Cuando cumplió 18 años consiguió cierta tranquilidad al acogerse a DACA “pero mi estatus sigue siendo temporal y vivo con la amenaza constante de que me lo pueden quitar en cualquier momento. Parole in Place fue la primera oportunidad real que tuve para salir de las sombras y asegurar el futuro de mi familia”, afirma. Huffer vive en Texas y lleva cuatro años casada con un ciudadano estadounidense, con quien ha formado una familia. Se indigna con las acusaciones que ha tenido que soportar en los últimos meses. “No somos criminales, no somos una amenaza para este país. Somos madres, somos hijas y beneficiarias de DACA. Somos médicos, abogados y trabajadores que pagan impuestos”, sostiene.
Después de ver las demandas interpuestas por los dos programas que la afectan, Huffer subraya la importancia de las elecciones locales, no solo de las presidenciales, porque “no estaríamos en esta situación si personas como el fiscal general que tenemos actualmente y Cruz –Ted Cruz, senador republicano por Texas – no estuvieran en su cargo ahora mismo”, mantiene.
Un panel de tres jueces del 5° Distrito del Tribunal de Apelaciones de Nueva Orleans escuchó los argumentos el 10 de octubre de quienes defienden levantar el veto al programa que protege a los dreamers de ser expulsados. A las puertas del tribunal unas 200 personas se manifestaron al grito de “Home is here” (éste es mi hogar). El programa fue paralizado en septiembre de 2023 por el juez Andrew S. Hanen, quien ya en 2021 lo había declarado “ilegal”. Si el panel reafirma su “ilegalidad” el caso acabaría en el Tribunal Supremo, donde los jueces conservadores son mayoría y donde la protección de más de medio millón de personas que llegaron al país de niños hace décadas podría eliminarse, dando vía libre a su deportación.
‘Ya no podemos hacer planes’
Gabriela Justo es una de los afectados. “Al quitar DACA no hay muchas opciones. Si regresamos a nuestros países no sabríamos donde ir, llevamos muchos años fuera”, admite. Esta mexicana de nacimiento lleva la mitad de sus 31 años en Estados Unidos. Vive en Atlanta y trabaja como asistente de médico.
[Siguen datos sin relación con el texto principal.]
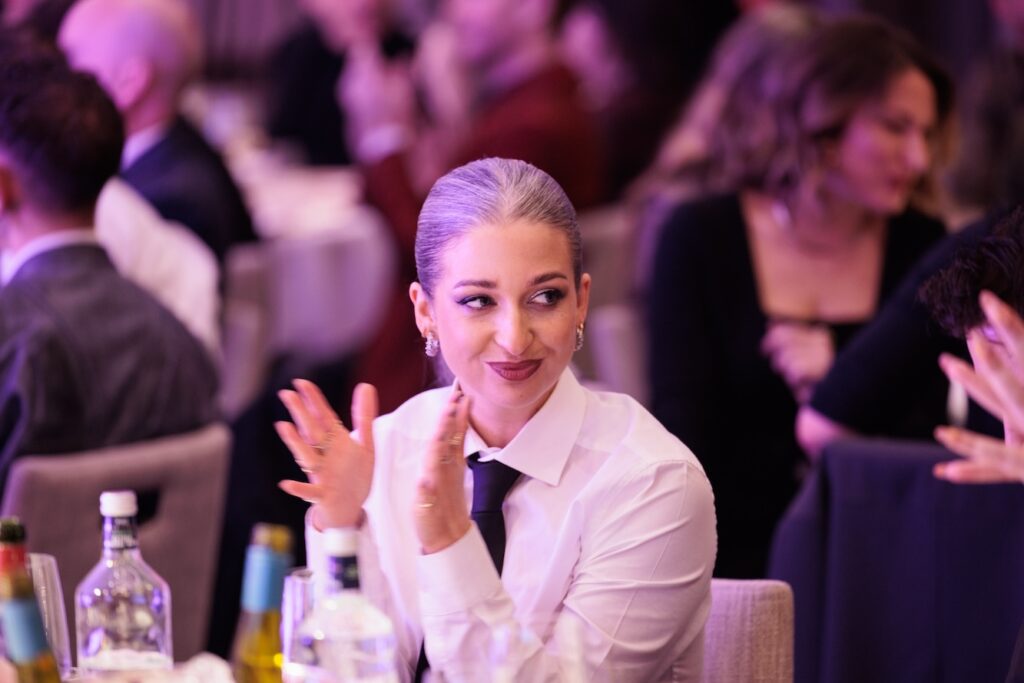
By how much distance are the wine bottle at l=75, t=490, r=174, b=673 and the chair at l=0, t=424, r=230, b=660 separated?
62 centimetres

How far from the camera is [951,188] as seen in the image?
14.7ft

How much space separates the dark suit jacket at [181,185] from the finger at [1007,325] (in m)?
2.61

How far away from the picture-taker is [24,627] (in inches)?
51.4

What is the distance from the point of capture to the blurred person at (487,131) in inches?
160

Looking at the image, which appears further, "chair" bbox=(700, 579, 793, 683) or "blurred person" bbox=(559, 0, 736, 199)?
"blurred person" bbox=(559, 0, 736, 199)

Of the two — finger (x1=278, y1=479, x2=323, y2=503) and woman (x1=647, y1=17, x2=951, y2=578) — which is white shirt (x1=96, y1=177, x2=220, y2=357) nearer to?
woman (x1=647, y1=17, x2=951, y2=578)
Es a lo que pudo llegar por ser indocumentada. “Empecé la carrera de medicina, pero no podía pagarla y por la falta de papeles de mi familia no pude acceder a una beca”, cuenta. Justo cruzó la frontera con sus padres con la ayuda de coyotes, y tiene vivo el recuerdo del traumático viaje a pie, en el que se dislocó la rodilla y su padre tuvo que recolocar. Su novio también era beneficiario de DACA, pero no pudo renovarlo por no tener los 500 dólares que hay que abonar cada dos años. Entre los dos empezaron un pequeño negocio de joyería, pero los reveses judiciales dejan en el aire futuros planes. “Desde que llegamos hemos trabajado, pagado impuestos, seguido las reglas. Nuestro plan era tener un futuro mejor. Ahora ya no podemos hacer planes”, admite.
Mientras los tribunales deciden el futuro de medio millón de personas sujetas a DACA y otro medio millón de beneficiarios del programa Manteniendo a las Familias Unidas, los afectados y sus familiares no se rinden. Rian Villalobos lanza un mensaje: “Estamos aquí. Somos muchos. Estamos organizados. Tenemos redes, tenemos recursos, tenemos voces, votamos. Nos negamos a vivir con miedo y, como cualquier otro estadounidense, nunca toleraremos ataques a nuestras familias”.